-- Opening Marker --

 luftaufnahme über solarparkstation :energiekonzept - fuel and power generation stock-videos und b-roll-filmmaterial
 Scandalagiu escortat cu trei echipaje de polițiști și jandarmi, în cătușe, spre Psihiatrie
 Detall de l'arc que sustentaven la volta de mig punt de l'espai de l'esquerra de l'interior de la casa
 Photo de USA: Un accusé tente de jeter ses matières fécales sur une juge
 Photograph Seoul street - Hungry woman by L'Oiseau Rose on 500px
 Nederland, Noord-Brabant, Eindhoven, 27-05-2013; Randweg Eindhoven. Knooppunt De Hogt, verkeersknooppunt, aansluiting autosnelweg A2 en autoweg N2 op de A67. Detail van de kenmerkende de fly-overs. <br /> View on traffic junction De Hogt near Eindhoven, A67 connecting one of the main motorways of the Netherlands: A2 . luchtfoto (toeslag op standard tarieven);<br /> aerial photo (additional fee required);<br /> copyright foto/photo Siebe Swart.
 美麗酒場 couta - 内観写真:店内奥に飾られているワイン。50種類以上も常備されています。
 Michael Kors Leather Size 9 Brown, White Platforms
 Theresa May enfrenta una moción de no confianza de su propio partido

-- Closing Marker --

■ WHAT THIS TASK INVOLVES: Write out each line exactly, as it is shown above.

■ SOLUTION TO THIS EXERCISE:
 luftaufnahme über solarparkstation :energiekonzept - fuel and power generation stock-videos und b-roll-filmmaterial
 Scandalagiu escortat cu trei echipaje de polițiști și jandarmi, în cătușe, spre Psihiatrie
 Detall de l'arc que sustentaven la volta de mig punt de l'espai de l'esquerra de l'interior de la casa
 Photo de USA: Un accusé tente de jeter ses matières fécales sur une juge
 Photograph Seoul street - Hungry woman by L'Oiseau Rose on 500px
 Nederland, Noord-Brabant, Eindhoven, 27-05-2013; Randweg Eindhoven. Knooppunt De Hogt, verkeersknooppunt, aansluiting autosnelweg A2 en autoweg N2 op de A67. Detail van de kenmerkende de fly-overs. <br /> View on traffic junction De Hogt near Eindhoven, A67 connecting one of the main motorways of the Netherlands: A2 . luchtfoto (toeslag op standard tarieven);<br /> aerial photo (additional fee required);<br /> copyright foto/photo Siebe Swart.
 美麗酒場 couta - 内観写真:店内奥に飾られているワイン。50種類以上も常備されています。
 Michael Kors Leather Size 9 Brown, White Platforms
 Theresa May enfrenta una moción de no confianza de su propio partido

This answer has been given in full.